More inside news here from Whisky Galaxy as we reveal that Bladnoch slashes production by 75% due to a massive drop in sales, a debt mountain that seems impossible to repay and simply not having the funds to pay to fill casks!
Just remember who broke the story that Bladnoch Slashes Production By 75% Thursday 27th June 2024, before anyone else steals it!
It’s been 9 years since Bladnoch was taken over by Australian entrepreneur, David Prior, after it was liquidated in 2014. Prior teamed up with Gavin Hewitt to form the new Bladnoch Distillery Limited on 9th December 2014.
It was originally called Pure Scott Limited, originally intended to be the vehicle to create the Pure Scott blended whisky for the Australian market, owned by the Australian parent company, Pure Scott Pty Limited, (registered in February 2014, ACN number 168 059 130). Hewitt came on board as a director on 25th June 2015, although later resigned on 14th September 2017 – only to get back on board on 1st January 2024. No, we don’t know what that’s all about either.
A quick skim around Companies House in the UK, and a gander at their last published accounts (20th December 2023, TOTAL EXEMPTION FULL ACCOUNTS is the interesting one) reveals a few items of concern. To make it easier, we have it for DOWNLOAD HERE.
Page 2 highlights include almost £33 million in short term debt (debt that has to be repaid within one year), another £14 million due after 1 year.
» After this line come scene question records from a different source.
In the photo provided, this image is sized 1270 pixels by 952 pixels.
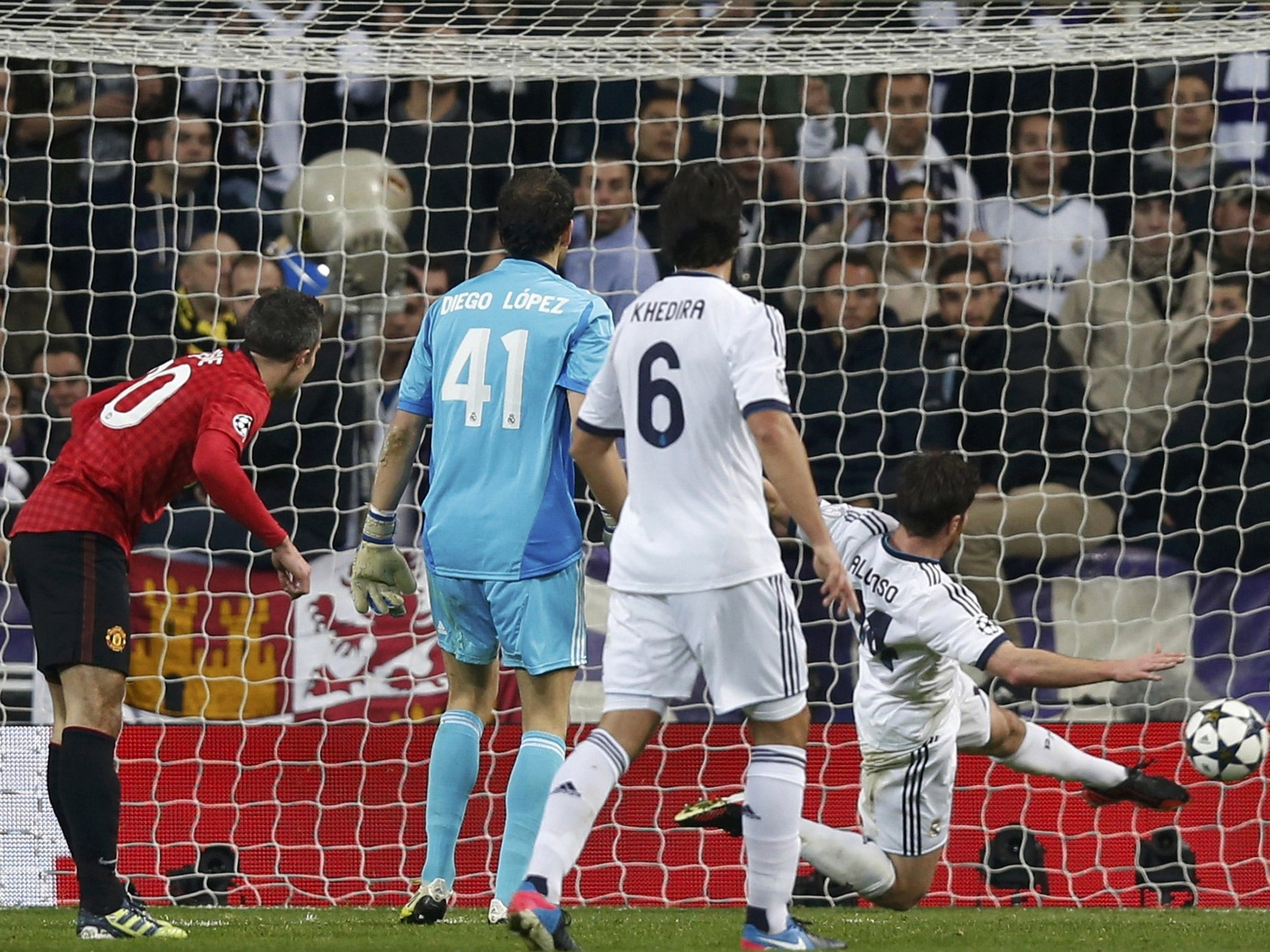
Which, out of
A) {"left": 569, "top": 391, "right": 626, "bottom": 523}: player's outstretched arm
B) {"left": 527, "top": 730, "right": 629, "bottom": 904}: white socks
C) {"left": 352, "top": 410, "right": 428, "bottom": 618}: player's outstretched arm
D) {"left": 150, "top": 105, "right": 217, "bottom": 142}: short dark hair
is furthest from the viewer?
{"left": 150, "top": 105, "right": 217, "bottom": 142}: short dark hair

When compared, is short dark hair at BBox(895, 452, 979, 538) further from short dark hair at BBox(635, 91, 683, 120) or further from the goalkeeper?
short dark hair at BBox(635, 91, 683, 120)

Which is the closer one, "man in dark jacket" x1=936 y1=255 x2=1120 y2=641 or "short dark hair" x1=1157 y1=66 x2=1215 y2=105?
"man in dark jacket" x1=936 y1=255 x2=1120 y2=641

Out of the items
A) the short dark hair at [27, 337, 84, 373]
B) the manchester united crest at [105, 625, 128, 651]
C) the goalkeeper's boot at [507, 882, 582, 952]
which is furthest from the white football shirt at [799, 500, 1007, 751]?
the short dark hair at [27, 337, 84, 373]

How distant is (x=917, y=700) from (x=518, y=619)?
1165mm

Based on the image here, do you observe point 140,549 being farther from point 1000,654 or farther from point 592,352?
point 1000,654

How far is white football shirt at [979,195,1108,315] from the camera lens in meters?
7.48

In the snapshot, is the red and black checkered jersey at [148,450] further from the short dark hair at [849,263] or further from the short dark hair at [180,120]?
the short dark hair at [849,263]

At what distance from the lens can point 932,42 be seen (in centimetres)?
713

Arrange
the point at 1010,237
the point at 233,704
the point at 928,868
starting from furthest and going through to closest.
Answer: the point at 1010,237 < the point at 233,704 < the point at 928,868

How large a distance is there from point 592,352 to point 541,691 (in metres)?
0.93

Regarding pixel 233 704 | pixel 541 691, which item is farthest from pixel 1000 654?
pixel 233 704

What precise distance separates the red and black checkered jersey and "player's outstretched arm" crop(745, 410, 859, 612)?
1.49m

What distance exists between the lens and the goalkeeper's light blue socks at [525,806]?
15.2ft

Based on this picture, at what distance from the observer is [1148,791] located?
5000 millimetres
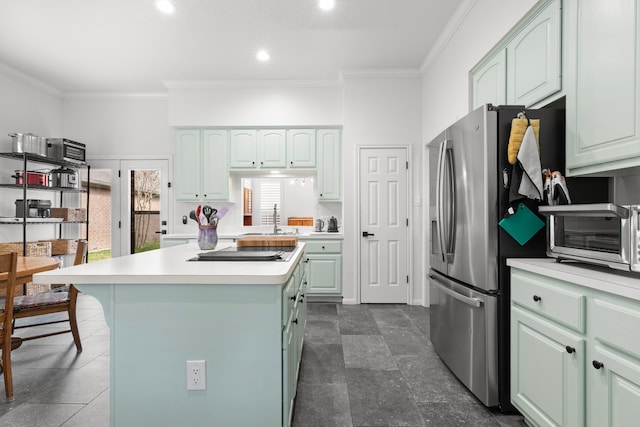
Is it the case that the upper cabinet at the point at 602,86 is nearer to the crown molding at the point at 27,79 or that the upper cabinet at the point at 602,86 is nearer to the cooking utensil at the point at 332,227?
the cooking utensil at the point at 332,227

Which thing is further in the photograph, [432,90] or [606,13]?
[432,90]

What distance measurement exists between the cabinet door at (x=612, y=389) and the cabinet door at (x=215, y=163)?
4155 millimetres

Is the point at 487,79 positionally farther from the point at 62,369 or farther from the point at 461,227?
the point at 62,369

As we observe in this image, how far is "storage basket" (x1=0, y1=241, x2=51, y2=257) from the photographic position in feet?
13.0

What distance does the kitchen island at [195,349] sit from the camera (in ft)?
4.52

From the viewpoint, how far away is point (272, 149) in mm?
4516

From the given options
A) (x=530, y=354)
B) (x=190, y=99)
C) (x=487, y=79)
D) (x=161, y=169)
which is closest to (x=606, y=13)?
(x=487, y=79)

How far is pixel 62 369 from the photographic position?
2344 mm

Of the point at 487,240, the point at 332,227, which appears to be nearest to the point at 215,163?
the point at 332,227

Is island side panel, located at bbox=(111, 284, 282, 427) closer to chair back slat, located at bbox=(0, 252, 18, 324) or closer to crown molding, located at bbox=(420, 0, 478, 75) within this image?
chair back slat, located at bbox=(0, 252, 18, 324)

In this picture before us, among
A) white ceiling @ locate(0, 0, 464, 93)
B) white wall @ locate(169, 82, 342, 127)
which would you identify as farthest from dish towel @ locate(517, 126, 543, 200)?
white wall @ locate(169, 82, 342, 127)

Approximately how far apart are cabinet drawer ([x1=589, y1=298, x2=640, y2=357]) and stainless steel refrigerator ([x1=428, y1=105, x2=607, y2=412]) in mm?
583

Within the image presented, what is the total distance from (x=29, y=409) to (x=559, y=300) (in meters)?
2.83

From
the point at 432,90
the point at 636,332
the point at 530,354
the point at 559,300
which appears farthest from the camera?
the point at 432,90
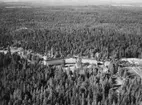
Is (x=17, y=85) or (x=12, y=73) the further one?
(x=12, y=73)

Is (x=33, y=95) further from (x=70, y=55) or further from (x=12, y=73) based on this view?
(x=70, y=55)

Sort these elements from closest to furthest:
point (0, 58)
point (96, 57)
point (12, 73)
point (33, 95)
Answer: point (33, 95) < point (12, 73) < point (0, 58) < point (96, 57)

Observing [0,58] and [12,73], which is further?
[0,58]

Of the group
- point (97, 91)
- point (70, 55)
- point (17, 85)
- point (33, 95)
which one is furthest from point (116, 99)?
point (70, 55)

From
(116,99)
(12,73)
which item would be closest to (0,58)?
(12,73)

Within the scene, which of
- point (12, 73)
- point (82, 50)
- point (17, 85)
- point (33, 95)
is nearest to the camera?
point (33, 95)

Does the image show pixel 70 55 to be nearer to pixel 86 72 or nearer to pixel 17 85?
pixel 86 72

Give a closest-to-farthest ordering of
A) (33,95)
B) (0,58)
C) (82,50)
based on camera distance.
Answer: (33,95) → (0,58) → (82,50)

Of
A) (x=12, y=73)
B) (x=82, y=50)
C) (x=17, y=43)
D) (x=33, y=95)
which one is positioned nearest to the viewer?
(x=33, y=95)

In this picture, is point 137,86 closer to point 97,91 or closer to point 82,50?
point 97,91
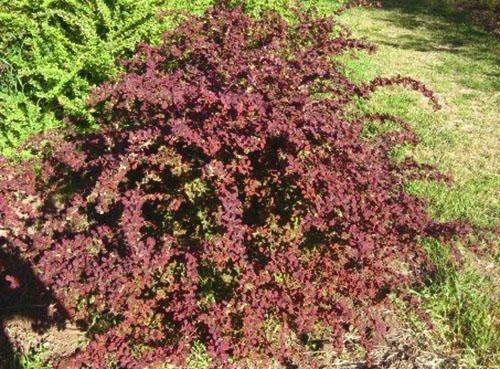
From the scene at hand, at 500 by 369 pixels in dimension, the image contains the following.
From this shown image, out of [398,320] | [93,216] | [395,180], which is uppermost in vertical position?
[395,180]

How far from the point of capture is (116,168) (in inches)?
107

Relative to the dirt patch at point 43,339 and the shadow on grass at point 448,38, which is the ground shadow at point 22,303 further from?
the shadow on grass at point 448,38

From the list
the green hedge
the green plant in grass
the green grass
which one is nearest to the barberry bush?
the green plant in grass

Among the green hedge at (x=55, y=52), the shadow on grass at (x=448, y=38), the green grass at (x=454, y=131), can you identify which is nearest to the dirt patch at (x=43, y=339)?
the green hedge at (x=55, y=52)

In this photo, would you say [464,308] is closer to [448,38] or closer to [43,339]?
[43,339]

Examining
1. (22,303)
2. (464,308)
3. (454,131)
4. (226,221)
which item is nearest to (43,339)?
(22,303)

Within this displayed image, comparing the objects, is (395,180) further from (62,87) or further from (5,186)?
(62,87)

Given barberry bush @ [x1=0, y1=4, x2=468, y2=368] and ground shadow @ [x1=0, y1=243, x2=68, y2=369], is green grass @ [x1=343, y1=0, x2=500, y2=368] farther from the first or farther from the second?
ground shadow @ [x1=0, y1=243, x2=68, y2=369]

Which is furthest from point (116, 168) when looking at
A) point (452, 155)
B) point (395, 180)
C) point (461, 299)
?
point (452, 155)

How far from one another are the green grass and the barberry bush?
0.51 metres

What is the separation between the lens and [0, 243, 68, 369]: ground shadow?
121 inches

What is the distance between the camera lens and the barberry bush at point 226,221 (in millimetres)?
2736

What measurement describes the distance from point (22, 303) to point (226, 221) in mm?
1618

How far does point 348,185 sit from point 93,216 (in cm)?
194
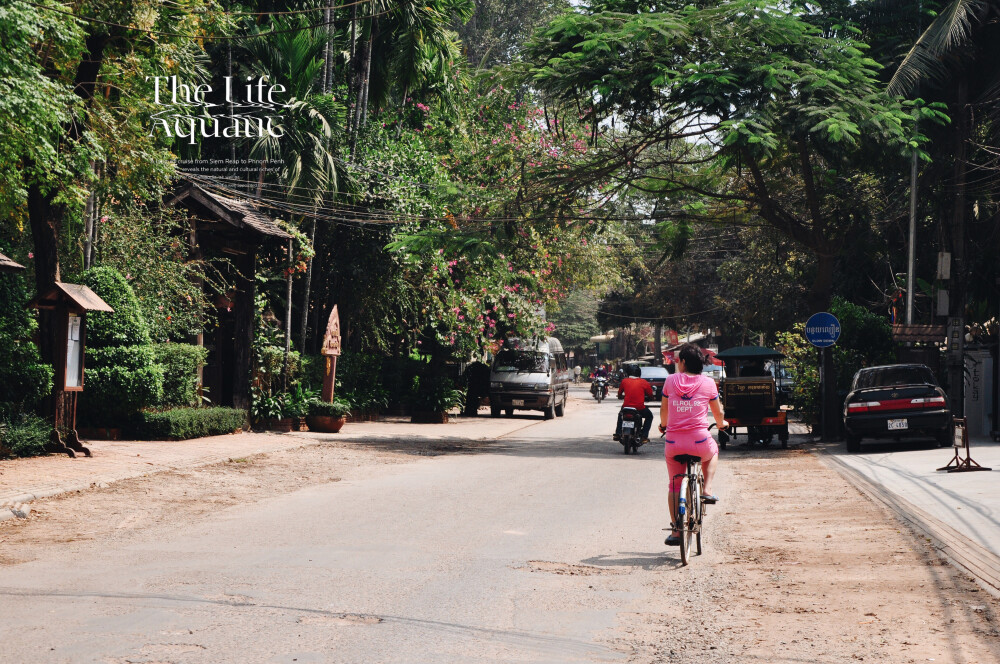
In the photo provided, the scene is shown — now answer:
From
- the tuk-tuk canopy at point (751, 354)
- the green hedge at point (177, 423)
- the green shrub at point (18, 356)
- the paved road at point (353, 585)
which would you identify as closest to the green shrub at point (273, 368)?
the green hedge at point (177, 423)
There’s £1.5 million in a bank loan at a horrifying 7.49%, a “directors loan” of £11.7 million, a £12.1 million ABL facility (which has actually been increased to £16.5 million) and another £12.6 million from PFF (Prior Family Foundation) which rakes in a nice 7.49% per year earner, PLUS forex provisions.
£47 million, assuming it’s all around the 7.49% mark, is £3.5 million a year down the drain before Team Bladnoch even gets out of bed.
Here’s where the problems are:
On page 10, they have £15.2 million in stocks (raw materials, work in progress and finished goods) and £6.6 million in debtors. The stocks likely have a gross profit of £3 million and the debtors likely have gross profit of £1.5 million. Factor in the circa 40 headcount even at a modest average salary of £20K per year per head, and that’s £800K, plus basic running costs of the facility – there’s just not enough money left over to even repay the interest on their debt mountain – let alone to invest in casks, grains, yeast, and production costs to fill barrels. Now it’s logical to understand why Bladnoch Slashes Production. They don’t have enough pennies to produce anything!
There’s a whiff in the air…….that whiff of smoke, that usually hides a few mirrors.